[Text extract]:
Department of Statistics, Virginia Tech

Consider paired data \((X_1, Y_1), (X_2, Y_2), \dots, (X_n, Y_n)\) and suppose we plotted those on \((x,y)\) axes and asked, what is the best fitting line capturing the pattern in these data?

- The characterization of that line is referred to as a
**regression**of \(Y\) on \(X\).

The regression of \(Y\) on \(X\) is a **linear regression** if the regression equation is of the form

\[ \mathbb{E}\{Y \mid X = x\} = \alpha + \beta x \]

- for some unknown constants \(\alpha\), called the \(y\)-
*intercept*, and \(\beta\), called the*slope*.

How do we estimate those coefficients from data?

- Among all possible values of \(a\) for \(\alpha\) and \(b\) for \(\beta\) we need a
**criteria**which judges the goodness-of-fit of the line those estimates prescribe, relative to the data we have observed.

- And we need that criteria to not only be intuitive, but easy to solve and have nice statistical properties.

Most reasonable criteria involve measuring the amount by which the **fitted value**

- obtained from the line for each point in the data, \(\hat{Y}_i = a + b X_i\),

differs from the observed value of the response in the data, \(Y_i\).

- This amount is called the
**residual**: \(e_i = Y_i - \hat{Y}_i\). - The residual is the discrepancy between the fitted and observed values.
- Good lines produce small residuals.

A reasonable goal is to minimize the size of *all* residuals.

- If they were all zero we would have a perfect line.
- There is a trade-off between moving closer to some points and at the same time moving away from others.

Since some residuals are positive and some are negative, we need one more ingredient.

- \(|e_i|\) treats positives and negatives equally.
- So does \(e_i^2\) which is easier to work with mathematically.

The method of **least squares** chooses \(a\) and \(b\) to minimize the sum of squared residuals:

\[ \sum_{i=1}^n e_i^2 = \sum_{i=1}^n (Y_i - \hat{Y}_i)^2 = \sum_{i=1}^n (Y_i - [a + b X_i])^2. \]

The solution, obtained using calculus, was derived in class. The results are provided below.

[Work required]: Extend the least squares regression notes, picking up right after their final sentence. The data are separate material and have no connection to the regression notes.

[Given entries]:
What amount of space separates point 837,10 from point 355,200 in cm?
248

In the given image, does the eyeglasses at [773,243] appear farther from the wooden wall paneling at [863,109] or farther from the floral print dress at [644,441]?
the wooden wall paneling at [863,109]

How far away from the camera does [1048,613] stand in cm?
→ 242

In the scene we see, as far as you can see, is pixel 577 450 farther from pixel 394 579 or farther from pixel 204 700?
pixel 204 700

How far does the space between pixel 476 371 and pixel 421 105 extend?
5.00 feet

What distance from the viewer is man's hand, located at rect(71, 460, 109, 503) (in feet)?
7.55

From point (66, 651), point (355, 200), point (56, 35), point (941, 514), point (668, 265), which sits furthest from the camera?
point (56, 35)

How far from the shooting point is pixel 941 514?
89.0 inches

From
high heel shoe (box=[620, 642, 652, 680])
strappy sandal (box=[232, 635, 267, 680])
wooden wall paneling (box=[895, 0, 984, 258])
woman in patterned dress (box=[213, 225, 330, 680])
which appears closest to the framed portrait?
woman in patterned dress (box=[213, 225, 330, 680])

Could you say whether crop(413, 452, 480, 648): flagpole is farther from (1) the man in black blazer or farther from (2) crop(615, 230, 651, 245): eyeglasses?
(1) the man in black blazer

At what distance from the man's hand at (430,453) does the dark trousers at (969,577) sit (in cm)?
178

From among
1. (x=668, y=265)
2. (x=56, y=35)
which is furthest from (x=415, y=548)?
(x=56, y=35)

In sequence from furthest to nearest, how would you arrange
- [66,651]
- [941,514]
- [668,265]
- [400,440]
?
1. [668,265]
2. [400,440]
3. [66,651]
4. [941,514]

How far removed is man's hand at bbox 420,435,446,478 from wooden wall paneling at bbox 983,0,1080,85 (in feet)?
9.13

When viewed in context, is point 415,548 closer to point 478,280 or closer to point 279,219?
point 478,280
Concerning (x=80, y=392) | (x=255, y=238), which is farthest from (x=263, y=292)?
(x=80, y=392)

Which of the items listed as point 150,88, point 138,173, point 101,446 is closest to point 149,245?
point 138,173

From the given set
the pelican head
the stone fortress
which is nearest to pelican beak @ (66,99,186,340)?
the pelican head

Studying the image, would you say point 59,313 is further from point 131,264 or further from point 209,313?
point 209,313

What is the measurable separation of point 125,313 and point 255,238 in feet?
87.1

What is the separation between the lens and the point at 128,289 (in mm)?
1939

[Answer for the task]:
\[ \begin{aligned} a &= \bar{Y} - b \bar{X} \\ b &= \frac{n \sum_{i=1}^n X_i Y_i - \left( \sum_{i=1}^n X_i\right)\left( \sum_{i=1}^n Y_i \right) }{ n \sum_{i=1}^n X_i^2 - \left(\sum_{i=1}^n X_i \right)^2} \\ & = \frac{\sum_{i=1}^n (Y_i - \bar{Y})(X_i - \bar{X})}{\sum_{i=1}^n (\bar{X} - X_i)^2} = \frac{\mathbb{C}\mathrm{ov}(X, Y)}{\mathbb{V}\mathrm{ar}(X)} = \mathbb{C}\mathrm{or}(X,Y) \frac{\mathrm{sd}(Y)}{\mathrm{sd}(X)}. \end{aligned} \]

- Observe that the slope is (linear) correlation, times rise over run (just like in middle school).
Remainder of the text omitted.